Selected excerpt:
--------------------
The first thing I’m saying is your name. Google has specific best practices, which you can Google, on naming convention. For example, let’s just pretend Homesnap was a brokerage. I would be Jason Pantana and Homesnap Realty. Just for instance, that “and” is the marker that Google looks for to say, “This is an agent who’s operating out of that office location.” So just really understanding how they’re interpreting that, “You’re a unique business versus somebody else or the dozens of other agents.” It’s the name, your business name.

Jason Pantana:

It’s also the address you use. Whatever address you use, it needs to be, character for character, the same on every other profile. That means if I see your address on realtor.com or if I see your address on your actual website, if you spell out the word “avenue,” spell it out every time. If you spell out the word “suite,” spell it out every time and/or don’t, if you don’t do it every time. It just needs to be- make it dumb and easy for Google to say, “This is definitely the same person.” As far as your naming convention goes, I would argue to do your best, also, that it matches up across your social profiles. You want to make it easy for Google to associate you with all your other accounts. That’s going to build your location authority.

Jason Pantana:

The last piece of NAP is your phone number. You need a local unique phone number. I would not recommend using an attributed tracking phone number or a fake phone number. I would use a real local phone number, and it needs to be unique. Do not use your office’s phone number or it will think you are your office and your business will probably get rejected or deactivated or something like that, so that’s the first thing. There’s a lot of commentary. I know Moz has done a lot of research on lots of businesses operating on the same address, which is a common tale in our industry. What I told you should take care of most of those instances, just name, address, phone number. But I would also say it’s the same as with any other profile – fill it out completely. That means adding lots of photos, adding videos, getting and generating reviews. That means using their Google posts, their products. It just means filling out the profile as much as you can. It means listing out the categories that you serve, such as real estate agencies, real estate agents, real estate consultants.
--------------------
Dataset excerpt:

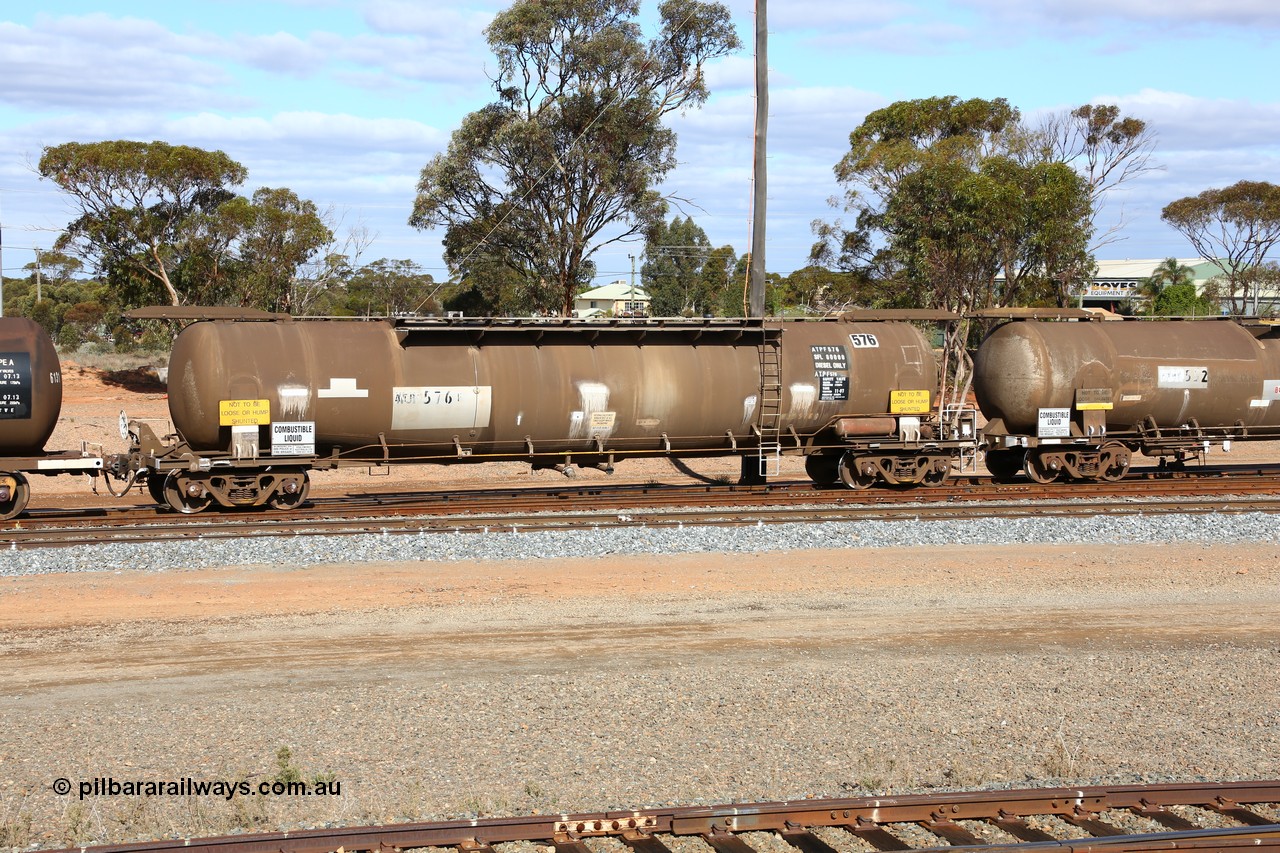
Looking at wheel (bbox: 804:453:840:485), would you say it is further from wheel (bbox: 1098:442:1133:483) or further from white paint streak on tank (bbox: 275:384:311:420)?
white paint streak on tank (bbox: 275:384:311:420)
--------------------
Work to complete:
1. In the talk on Google business listings for real estate agents, what word in a listing name does Google treat as the marker that an agent is operating out of an office location?
2. Pick up the talk on Google business listings for real estate agents at its final sentence and write what comes next.

Answers by task:
1. The word "and."

2.
Jason Pantana:

What you’re going to want to do is, when you’re logged in your Google My Business – it’s business.google.com – click on the info section and literally field for field, fill that profile out to the best of your ability. The more you fill it out, the greater confidence Google places on you to rank your profile and local search. I can talk about it, I can keep on going. It’s kind of the setup stuff: name, address, phone number, fill out the profile. But there’s also some ongoing things you can do to really build your location authority and I’m happy to jump over there if you want me to go that deep, that quickly.

Gayle Weiswasser:

Well, I think we’ll get to that. I wanted to mention that Homesnap does offer some services to agents that can help with the process you just described. One of the things we offer as part of our Homesnap Pro+ product – which is a premium paid version of Homesnap Pro on top of regular Homesnap Pro, which is what is provided for free through the MLS – is we can help agents with the process of filling out that Google business profile. We can verify who they are with Google so they don’t have to do that themselves. We can populate some of those fields you talked about so we’ve got the information about where they are and their website and all of that. But then, we can also help with getting reviews and populating pictures of listings and recent transactions and things like that.

Gayle Weiswasser:

Homesnap really is one of the few, maybe one of the only, products out there that really does help you get some of that basic profile information in there, get you verified, and also, we maintain it so you don’t even have to really think about it. Once it’s done, Homesnap goes from there and you don’t have to constantly remind yourself, “I need to add this profile or review or I need to talk about this recent transaction.” That can be done for you through Homesnap.

Gayle Weiswasser:

So we’ve talked about GMB and we’ve talked about how to get the basics of that presence there. Are there other sites outside of Google that an agent needs to be on top of to ensure that location authority is working in their favor? Other things that they need to monitor and make sure are current?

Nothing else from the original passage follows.